| EXERCISE |
Copy the rows between the line holding "What do you" and the line holding "7.72 meters", inclusive, leaving out any pictures.

Stored dataset rows:

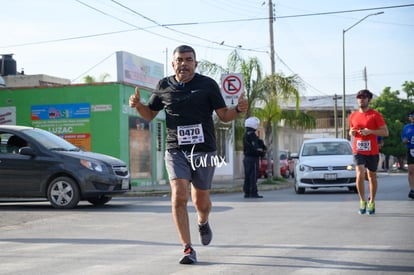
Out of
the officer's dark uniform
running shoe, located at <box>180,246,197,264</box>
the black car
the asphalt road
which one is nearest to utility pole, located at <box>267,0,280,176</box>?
the officer's dark uniform

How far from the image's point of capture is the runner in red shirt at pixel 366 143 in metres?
11.8

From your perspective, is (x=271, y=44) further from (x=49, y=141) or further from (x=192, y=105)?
(x=192, y=105)

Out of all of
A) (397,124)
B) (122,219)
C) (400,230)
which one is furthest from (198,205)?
(397,124)

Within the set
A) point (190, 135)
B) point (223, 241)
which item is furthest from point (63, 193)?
point (190, 135)

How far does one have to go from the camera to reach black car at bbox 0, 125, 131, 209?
1419cm

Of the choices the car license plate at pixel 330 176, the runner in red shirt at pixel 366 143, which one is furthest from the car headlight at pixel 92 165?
the car license plate at pixel 330 176

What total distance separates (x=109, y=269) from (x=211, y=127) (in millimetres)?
1763

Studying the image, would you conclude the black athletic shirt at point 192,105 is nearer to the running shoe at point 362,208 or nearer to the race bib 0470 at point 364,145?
the race bib 0470 at point 364,145

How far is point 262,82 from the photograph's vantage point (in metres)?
29.1

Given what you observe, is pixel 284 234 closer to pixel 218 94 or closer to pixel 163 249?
pixel 163 249

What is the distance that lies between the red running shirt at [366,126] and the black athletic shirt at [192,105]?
201 inches

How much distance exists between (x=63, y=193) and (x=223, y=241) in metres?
6.29

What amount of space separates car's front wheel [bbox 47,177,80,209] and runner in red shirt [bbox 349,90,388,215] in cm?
552

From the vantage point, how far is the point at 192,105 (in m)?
7.25
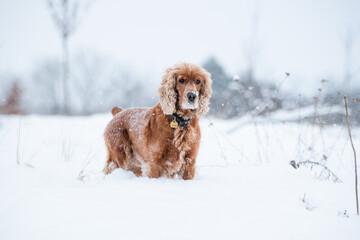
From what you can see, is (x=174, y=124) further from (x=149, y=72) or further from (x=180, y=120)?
(x=149, y=72)

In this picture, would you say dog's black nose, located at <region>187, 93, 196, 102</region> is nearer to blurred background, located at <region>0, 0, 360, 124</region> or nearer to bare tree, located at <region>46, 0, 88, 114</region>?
blurred background, located at <region>0, 0, 360, 124</region>

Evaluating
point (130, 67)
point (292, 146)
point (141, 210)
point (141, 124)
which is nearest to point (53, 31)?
point (141, 124)

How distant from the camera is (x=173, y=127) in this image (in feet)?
9.02

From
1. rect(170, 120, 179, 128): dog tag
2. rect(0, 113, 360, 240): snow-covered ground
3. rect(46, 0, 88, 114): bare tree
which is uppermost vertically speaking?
rect(46, 0, 88, 114): bare tree

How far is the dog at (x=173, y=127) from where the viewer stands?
2.75 meters

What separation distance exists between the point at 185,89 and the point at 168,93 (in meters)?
0.23

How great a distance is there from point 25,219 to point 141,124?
5.83ft

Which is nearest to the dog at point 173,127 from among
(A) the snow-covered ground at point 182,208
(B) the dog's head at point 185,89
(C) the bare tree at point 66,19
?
(B) the dog's head at point 185,89

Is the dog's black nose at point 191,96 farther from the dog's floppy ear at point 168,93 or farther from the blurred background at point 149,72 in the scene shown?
the blurred background at point 149,72

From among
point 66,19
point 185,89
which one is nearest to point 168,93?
point 185,89

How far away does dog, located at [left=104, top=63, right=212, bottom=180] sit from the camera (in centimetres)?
275

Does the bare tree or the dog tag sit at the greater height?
the bare tree

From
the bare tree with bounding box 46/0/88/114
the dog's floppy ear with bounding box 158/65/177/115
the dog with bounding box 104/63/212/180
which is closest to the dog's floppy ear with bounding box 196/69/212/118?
the dog with bounding box 104/63/212/180

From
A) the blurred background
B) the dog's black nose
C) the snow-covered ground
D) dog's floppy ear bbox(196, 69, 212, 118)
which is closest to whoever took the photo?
the snow-covered ground
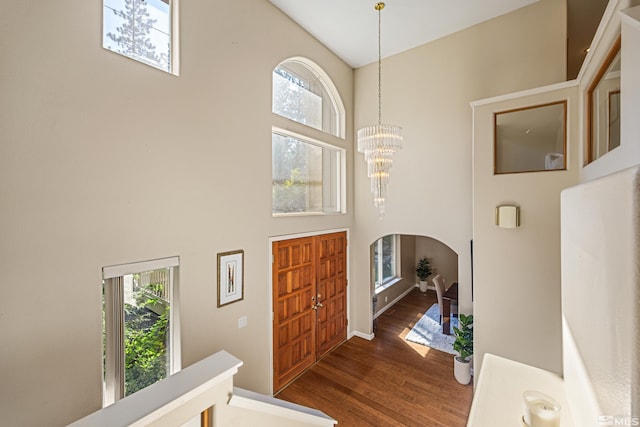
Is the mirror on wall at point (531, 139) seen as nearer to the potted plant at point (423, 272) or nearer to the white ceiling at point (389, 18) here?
the white ceiling at point (389, 18)

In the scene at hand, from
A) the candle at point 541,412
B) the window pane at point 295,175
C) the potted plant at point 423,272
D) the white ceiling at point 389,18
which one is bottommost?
the potted plant at point 423,272

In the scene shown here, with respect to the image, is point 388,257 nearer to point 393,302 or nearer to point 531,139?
point 393,302

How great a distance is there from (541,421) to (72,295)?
3.08 metres

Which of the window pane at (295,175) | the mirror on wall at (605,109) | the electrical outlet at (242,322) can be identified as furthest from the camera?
the window pane at (295,175)

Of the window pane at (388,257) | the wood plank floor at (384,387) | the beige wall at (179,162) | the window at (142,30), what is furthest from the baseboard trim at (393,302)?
the window at (142,30)

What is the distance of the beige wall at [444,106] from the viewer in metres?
3.83

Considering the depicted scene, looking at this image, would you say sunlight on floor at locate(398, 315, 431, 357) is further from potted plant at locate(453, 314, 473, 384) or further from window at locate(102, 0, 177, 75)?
window at locate(102, 0, 177, 75)

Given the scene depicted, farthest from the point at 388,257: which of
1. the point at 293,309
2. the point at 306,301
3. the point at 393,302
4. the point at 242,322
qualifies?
the point at 242,322

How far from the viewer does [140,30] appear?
8.56 ft

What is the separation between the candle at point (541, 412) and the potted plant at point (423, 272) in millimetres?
7589

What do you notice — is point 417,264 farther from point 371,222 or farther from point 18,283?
point 18,283

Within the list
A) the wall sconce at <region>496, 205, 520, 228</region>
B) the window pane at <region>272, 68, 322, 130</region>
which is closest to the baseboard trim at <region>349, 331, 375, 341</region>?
the wall sconce at <region>496, 205, 520, 228</region>

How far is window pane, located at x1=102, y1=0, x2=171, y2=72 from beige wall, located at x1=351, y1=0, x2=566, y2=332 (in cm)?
370

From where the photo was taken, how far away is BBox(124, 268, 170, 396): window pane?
2.52 meters
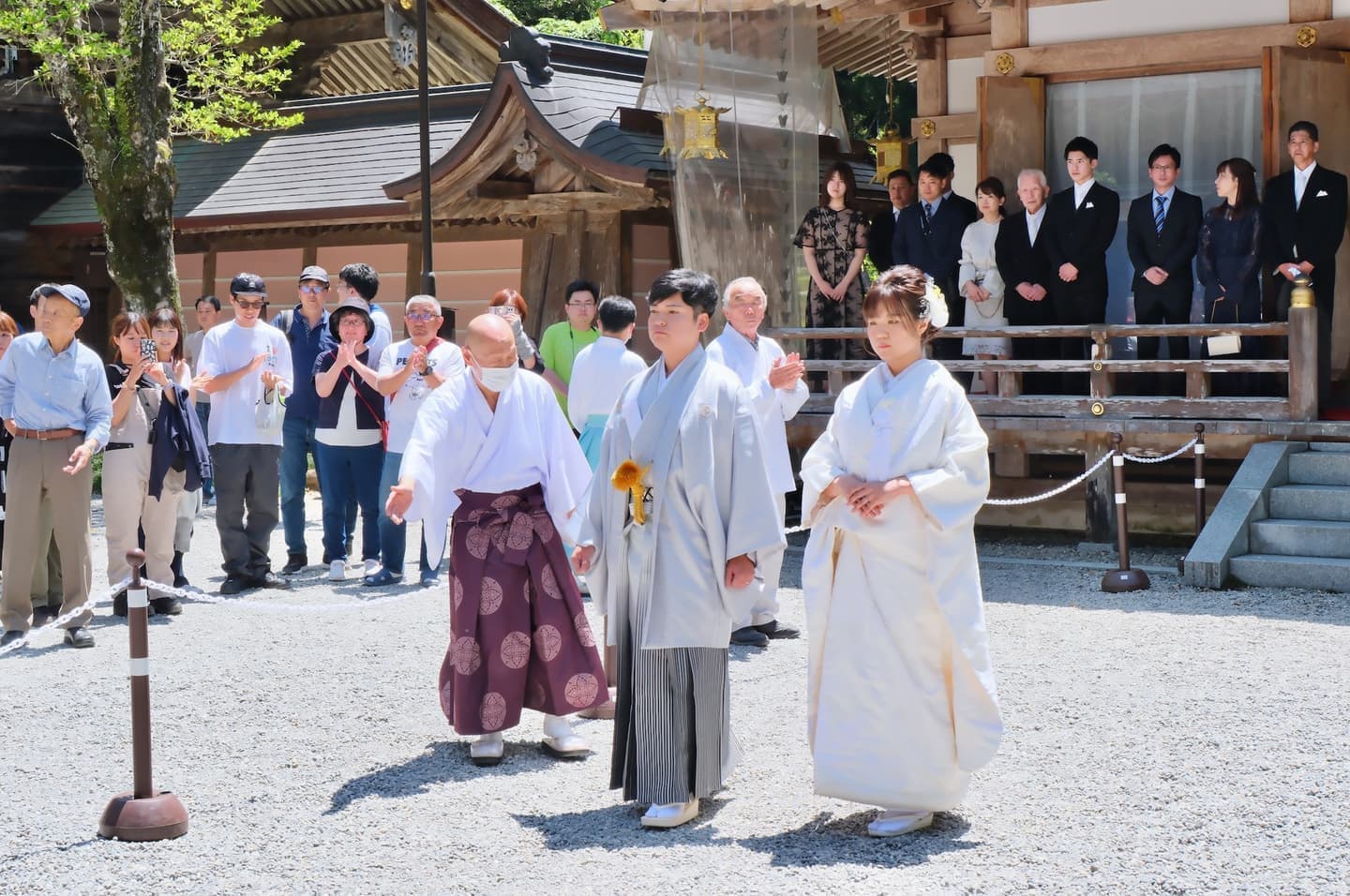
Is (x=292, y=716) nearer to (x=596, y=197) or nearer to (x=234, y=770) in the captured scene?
(x=234, y=770)

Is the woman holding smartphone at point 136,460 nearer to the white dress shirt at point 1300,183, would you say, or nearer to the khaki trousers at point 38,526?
the khaki trousers at point 38,526

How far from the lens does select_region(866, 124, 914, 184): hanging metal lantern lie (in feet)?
43.7

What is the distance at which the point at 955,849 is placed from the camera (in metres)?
4.43

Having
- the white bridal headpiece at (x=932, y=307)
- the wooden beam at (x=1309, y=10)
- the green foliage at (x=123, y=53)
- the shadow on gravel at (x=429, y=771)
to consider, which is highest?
the green foliage at (x=123, y=53)

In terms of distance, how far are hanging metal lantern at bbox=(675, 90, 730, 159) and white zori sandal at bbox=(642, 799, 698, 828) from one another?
7.72 meters

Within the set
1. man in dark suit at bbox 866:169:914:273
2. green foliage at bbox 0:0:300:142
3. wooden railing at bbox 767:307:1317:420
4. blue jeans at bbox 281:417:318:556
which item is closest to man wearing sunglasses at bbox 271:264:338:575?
blue jeans at bbox 281:417:318:556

| EXERCISE RESULT |
What do you notice — is point 417,264 farther from point 371,222 or farther from point 18,283?
point 18,283

Within the list
A) the wall sconce at <region>496, 205, 520, 228</region>
B) the window pane at <region>272, 68, 322, 130</region>
which is closest to the baseboard trim at <region>349, 331, 375, 341</region>?
the wall sconce at <region>496, 205, 520, 228</region>

How far is window pane, located at x1=102, y1=0, x2=171, y2=72 from beige wall, located at x1=351, y1=0, x2=566, y2=332 (in cm)?
370

From where the photo was taken, how far away is BBox(124, 268, 170, 396): window pane?
2.52 meters
Is (x=292, y=716) nearer to (x=596, y=197) or nearer to (x=234, y=770) in the captured scene?
(x=234, y=770)

Is the woman holding smartphone at point 136,460 nearer to the white dress shirt at point 1300,183, would you say, or nearer to the khaki trousers at point 38,526?
the khaki trousers at point 38,526

How far from the lens does select_region(866, 124, 914, 184): hanging metal lantern lie (in feet)?
43.7

What is the distance at which the point at 955,849 is placed from the camera (in metres)?
4.43

Having
- the white bridal headpiece at (x=932, y=307)
- the wooden beam at (x=1309, y=10)
- the green foliage at (x=123, y=53)
- the shadow on gravel at (x=429, y=771)
to consider, which is highest?
the green foliage at (x=123, y=53)

In terms of distance, how far are hanging metal lantern at bbox=(675, 90, 730, 159) and white zori sandal at bbox=(642, 799, 698, 828) from one another?
7.72 meters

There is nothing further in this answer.